By the time we get down to Bucks Mills it is raining.  A woman in the hamlet sells tea and ice cream from her kitchen window.  We gratefully get tea and water.  Unfortunately, Chris spills her tea and I give her half of mine.  It reminds me of a line in ‘Two Years Before the Mast’. A seaman loses his tot of rum in a storm and his shipmates each donate a sip.  The author comments that this is just sharing the loss among all hands.  The memory is strange.  I must have read that book 60 years ago.

There is nowhere to shelter in Bucks Mills  but the map shows a church on the way to the bus stop at Buck's Cross.  We schlep up the hill in the rain and sure enough, there is St Anne’s.  And the porch is open and available.  We gratefully slump down and wait.  The next (and last) 319 is still an hour away.

 


In case the bus is early (ha!) we get up to the bus stop in very good time for the 18.15 bus.  We are joined by a woman on her way home from working at the nearby holiday camp.  This is good.  With revised ‘virus’ timetables, there’s the nagging doubt that the bus doesn’t exist.
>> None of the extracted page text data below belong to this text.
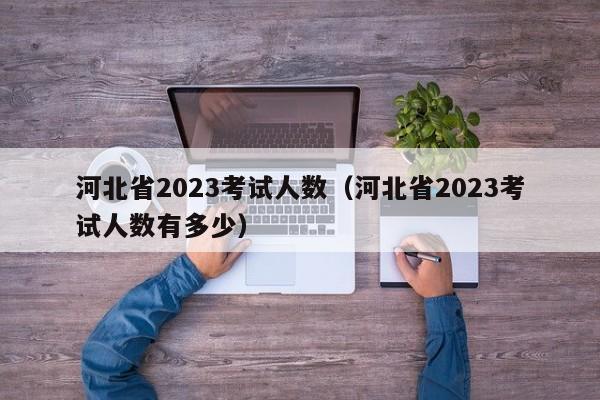 河北省2023考试人数（河北省2023考试人数有多少）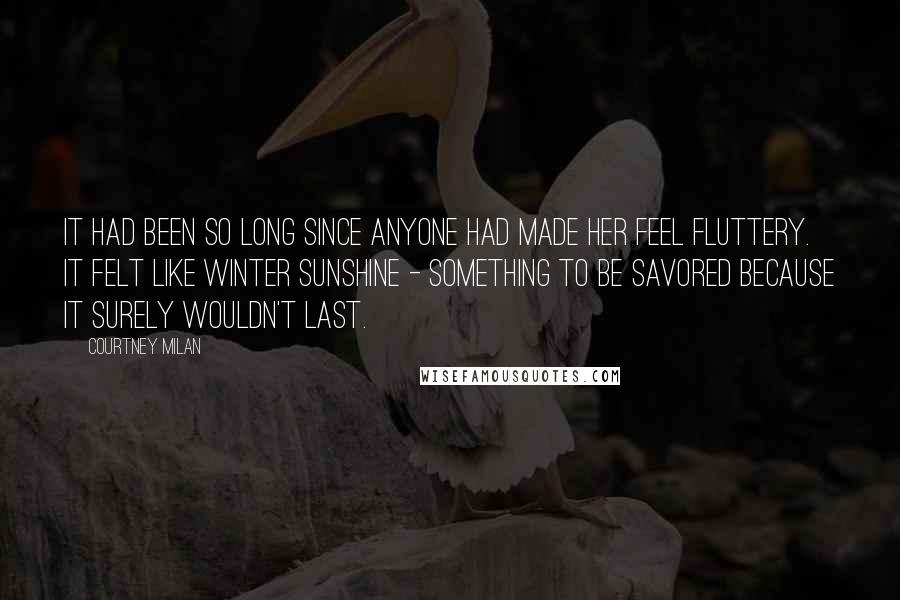 IT HAD BEEN SO LONG SINCE ANYONE HAD MADE HER FEEL FLUTTERY. IT FELT LIKE WINTER SUNSHINE - SOMETHING TO BE SAVORED BECAUSE IT SURELY WOULDN'T LAST.

COURTNEY MILAN

WISEFAMOUSQUOTES.COM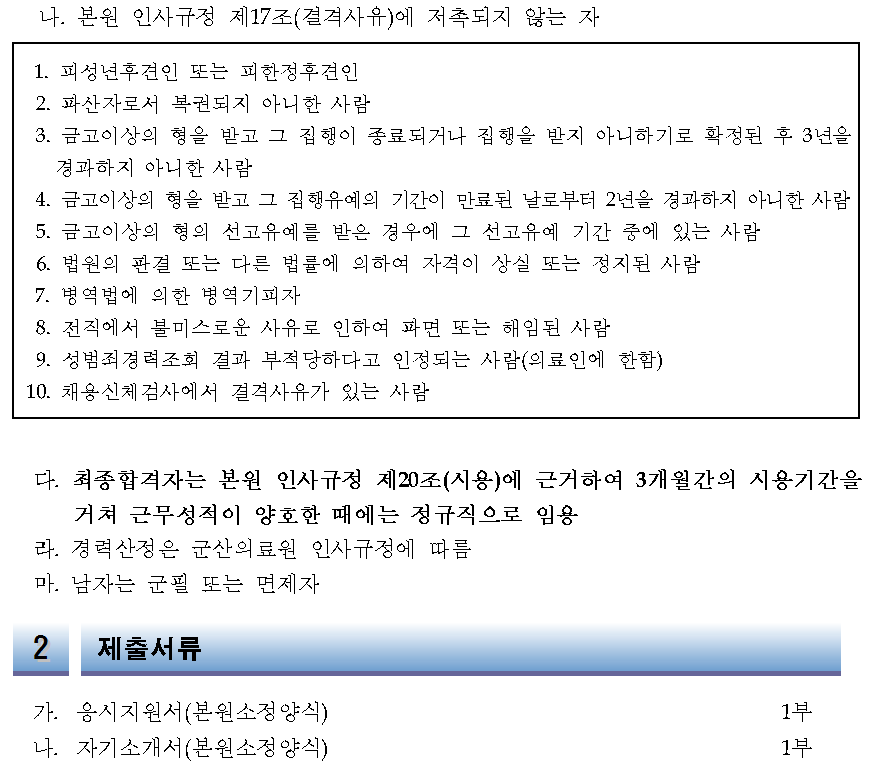 나. 본원 인사규정 제17조(결격사유)에 저촉되지 않는 자

1. 피성년후견인 또는 피한정후견인
2. 파산자로서 복권되지 아니한 사람
3. 금고이상의 형을 받고 그 집행이 종료되거나 집행을 받지 아니하기로 확정된 후 3년을 경과하지 아니한 사람
4. 금고이상의 형을 받고 그 집행유예의 기간이 만료된 날로부터 2년을 경과하지 아니한 사람
5. 금고이상의 형의 선고유예를 받은 경우에 그 선고유예 기간 중에 있는 사람
6. 법원의 판결 또는 다른 법률에 의하여 자격이 상실 또는 정지된 사람
7. 병역법에 의한 병역기피자
8. 전직에서 불미스로운 사유로 인하여 파면 또는 해임된 사람
9. 성범죄경력조회 결과 부적당하다고 인정되는 사람(의료인에 한함)
10. 채용신체검사에서 결격사유가 있는 사람

다. 최종합격자는 본원 인사규정 제20조(시용)에 근거하여 3개월간의 시용기간을 거쳐 근무성적이 양호한 때에는 정규직으로 임용
라. 경력산정은 군산의료원 인사규정에 따름
마. 남자는 군필 또는 면제자

2 제출서류

가. 응시지원서(본원소정양식) 1부
나. 자기소개서(본원소정양식) 1부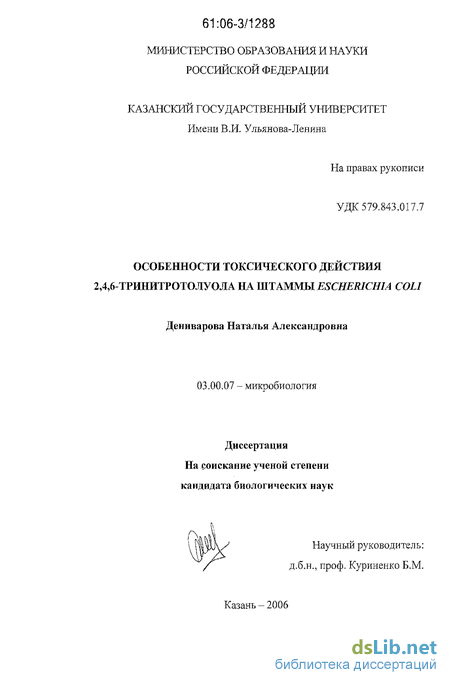 61:06-3/1288

МИНИСТЕРСТВО ОБРАЗОВАНИЯ И НАУКИ
РОССИЙСКОЙ ФЕДЕРАЦИИ

КАЗАНСКИЙ ГОСУДАРСТВЕННЫЙ УНИВЕРСИТЕТ
Имени В.И. Ульянова-Ленина

На правах рукописи

УДК 579.843.017.7

ОСОБЕННОСТИ ТОКСИЧЕСКОГО ДЕЙСТВИЯ
2,4,6-ТРИНИТРОТОЛУОЛА НА ШТАММЫ ESCHERICHIA COLI

Дениварова Наталья Александровна

03.00.07 – микробиология

Диссертация
На соискание ученой степени
кандидата биологических наук

Научный руководитель:
д.б.н., проф. Куриненко Б.М.

Казань – 2006

dsLib.net
библиотека диссертаций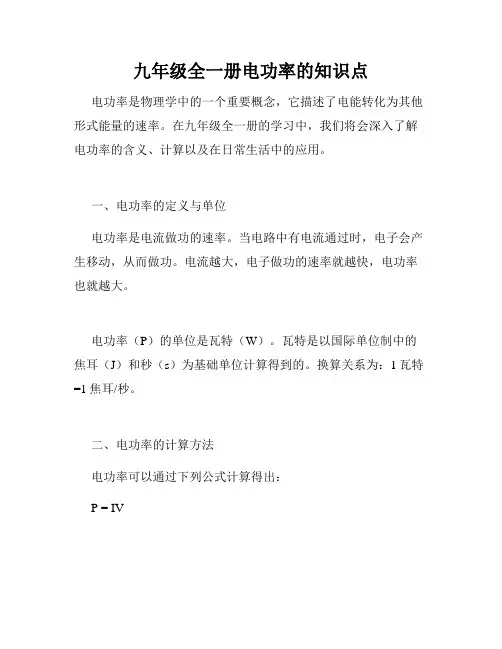 九年级全一册电功率的知识点

电功率是物理学中的一个重要概念，它描述了电能转化为其他形式能量的速率。在九年级全一册的学习中，我们将会深入了解电功率的含义、计算以及在日常生活中的应用。

一、电功率的定义与单位

电功率是电流做功的速率。当电路中有电流通过时，电子会产生移动，从而做功。电流越大，电子做功的速率就越快，电功率也就越大。

电功率（P）的单位是瓦特（W）。瓦特是以国际单位制中的焦耳（J）和秒（s）为基础单位计算得到的。换算关系为：1 瓦特=1 焦耳/秒。

二、电功率的计算方法

电功率可以通过下列公式计算得出：

P = IV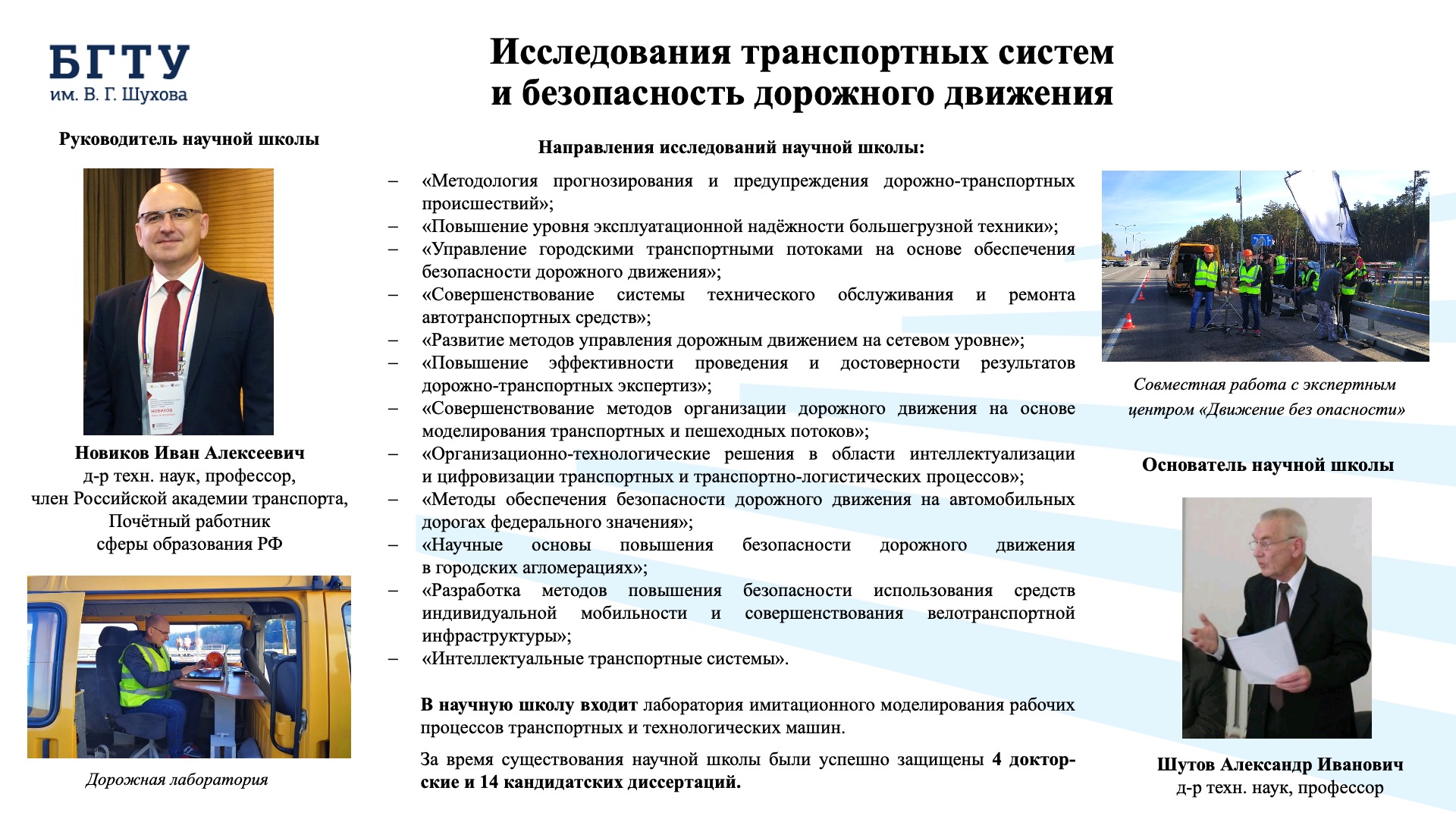 БГТУ
им. В. Г. Шухова

Исследования транспортных систем
и безопасность дорожного движения

Руководитель научной школы

Новиков Иван Алексеевич
д-р техн. наук, профессор,
член Российской академии транспорта,
Почётный работник
сферы образования РФ

Дорожная лаборатория

Направления исследований научной школы:

- «Методология прогнозирования и предупреждения дорожно-транспортных происшествий»;
- «Повышение уровня эксплуатационной надёжности большегрузной техники»;
- «Управление городскими транспортными потоками на основе обеспечения безопасности дорожного движения»;
- «Совершенствование системы технического обслуживания и ремонта автотранспортных средств»;
- «Развитие методов управления дорожным движением на сетевом уровне»;
- «Повышение эффективности проведения и достоверности результатов дорожно-транспортных экспертиз»;
- «Совершенствование методов организации дорожного движения на основе моделирования транспортных и пешеходных потоков»;
- «Организационно-технологические решения в области интеллектуализации и цифровизации транспортных и транспортно-логистических процессов»;
- «Методы обеспечения безопасности дорожного движения на автомобильных дорогах федерального значения»;
- «Научные основы повышения безопасности дорожного движения в городских агломерациях»;
- «Разработка методов повышения безопасности использования средств индивидуальной мобильности и совершенствования велотранспортной инфраструктуры»;
- «Интеллектуальные транспортные системы».

В научную школу входит лаборатория имитационного моделирования рабочих процессов транспортных и технологических машин.

За время существования научной школы были успешно защищены 4 докторские и 14 кандидатских диссертаций.

Совместная работа с экспертным центром «Движение без опасности»

Основатель научной школы

Шутов Александр Иванович
д-р техн. наук, профессор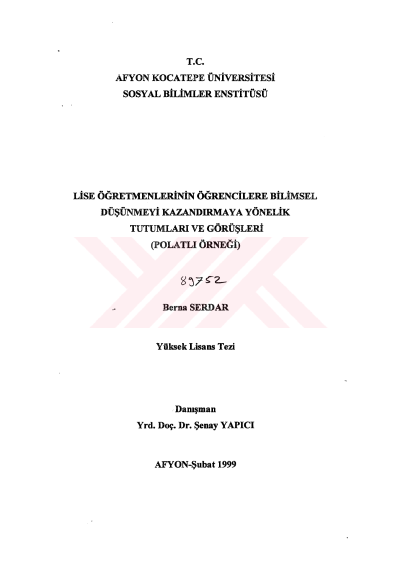 T.C.
AFYON KOCATEPE ÜNİVERSİTESİ
SOSYAL BİLİMLER ENSTİTÜSÜ

LİSE ÖĞRETMENLERİNİN ÖĞRENCİLERE BİLİMSEL DÜŞÜNMEYİ KAZANDIRMAYA YÖNELİK TUTUMLARI VE GÖRÜŞLERİ
(POLATLI ÖRNEĞİ)

89752

Berna SERDAR

Yüksek Lisans Tezi

Danışman
Yrd. Doç. Dr. Şenay YAPICI

AFYON-Şubat 1999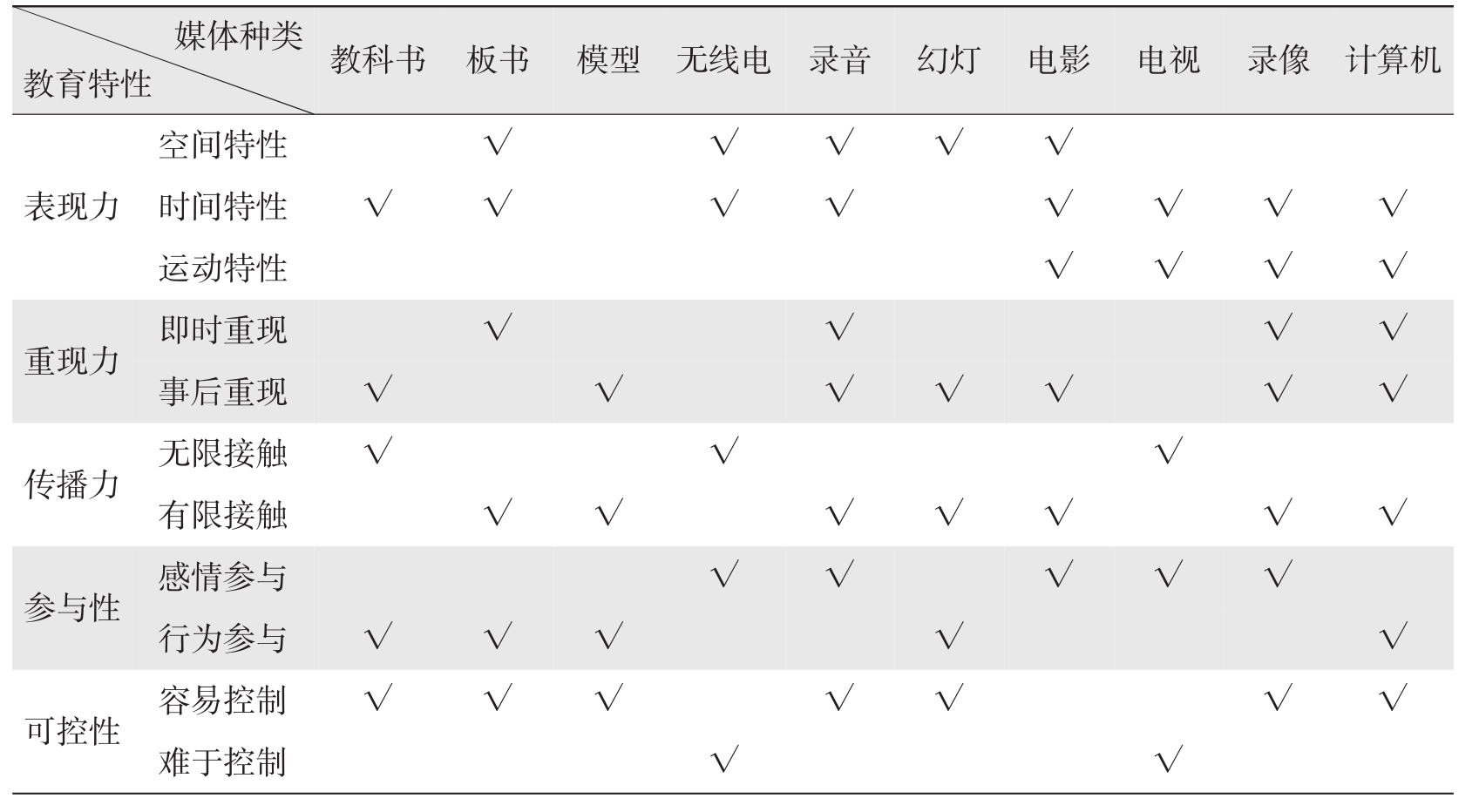 | 媒体种类 教育特性 | | 教科书 | 板书 | 模型 | 无线电 | 录音 | 幻灯 | 电影 | 电视 | 录像 | 计算机 |
|---|---|---|---|---|---|---|---|---|---|---|---|
| 表现力 | 空间特性 | | √ | | √ | √ | √ | √ | | | |
| | 时间特性 | √ | √ | | √ | √ | | √ | √ | √ | √ |
| | 运动特性 | | | | | | | √ | √ | √ | √ |
| 重现力 | 即时重现 | | √ | | | √ | | | | √ | √ |
| | 事后重现 | √ | | √ | | √ | √ | √ | | √ | √ |
| 传播力 | 无限接触 | √ | | | √ | | | | √ | | |
| | 有限接触 | | √ | √ | | √ | √ | √ | | √ | √ |
| 参与性 | 感情参与 | | | | √ | √ | | √ | √ | √ | |
| | 行为参与 | √ | √ | √ | | | √ | | | | √ |
| 可控性 | 容易控制 | √ | √ | √ | | √ | √ | | | √ | √ |
| | 难于控制 | | | | √ | | | | √ | | |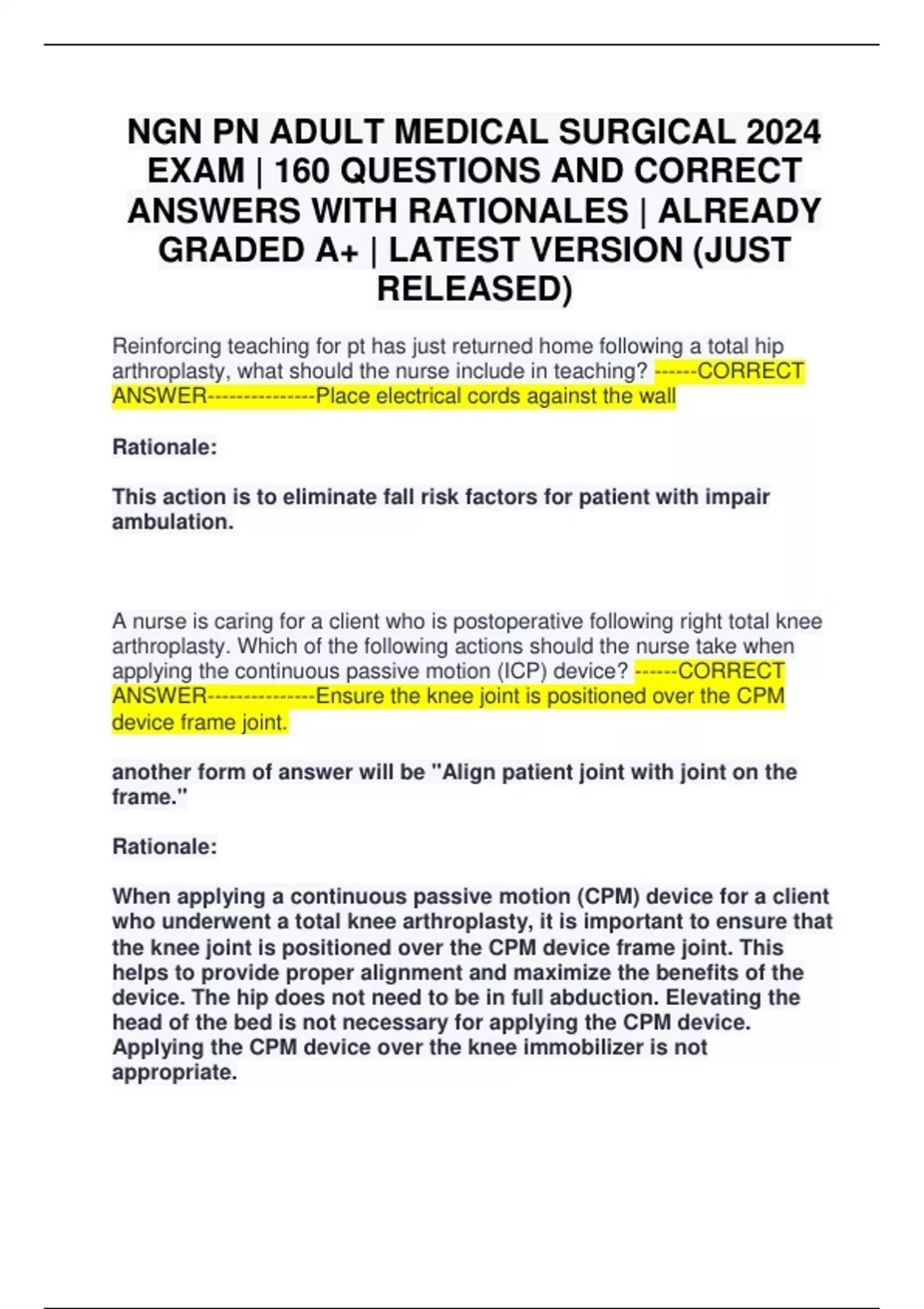 NGN PN ADULT MEDICAL SURGICAL 2024 EXAM | 160 QUESTIONS AND CORRECT ANSWERS WITH RATIONALES | ALREADY GRADED A+ | LATEST VERSION (JUST RELEASED)

Reinforcing teaching for pt has just returned home following a total hip arthroplasty, what should the nurse include in teaching? ------CORRECT ANSWER---------------Place electrical cords against the wall

Rationale:

This action is to eliminate fall risk factors for patient with impair ambulation.

A nurse is caring for a client who is postoperative following right total knee arthroplasty. Which of the following actions should the nurse take when applying the continuous passive motion (ICP) device? ------CORRECT ANSWER---------------Ensure the knee joint is positioned over the CPM device frame joint.

another form of answer will be "Align patient joint with joint on the frame."

Rationale:

When applying a continuous passive motion (CPM) device for a client who underwent a total knee arthroplasty, it is important to ensure that the knee joint is positioned over the CPM device frame joint. This helps to provide proper alignment and maximize the benefits of the device. The hip does not need to be in full abduction. Elevating the head of the bed is not necessary for applying the CPM device. Applying the CPM device over the knee immobilizer is not appropriate.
But her presence suggests the bus actually exists.

“He was more than ten minutes late yesterday” she says.

 We wait and wait. Fortunately, there is a shelter from the rain. 

It’s half an hour past the appointed time.  Still no bus.  Our companion gives up and goes back to try and get a lift.  We decide to call a taxi.  We are so busy trying to find taxi numbers on our phones that we almost miss seeing the bus.  Once on board, we christen the 319 ‘bad bus’ and the reliable 21 ‘good bus’.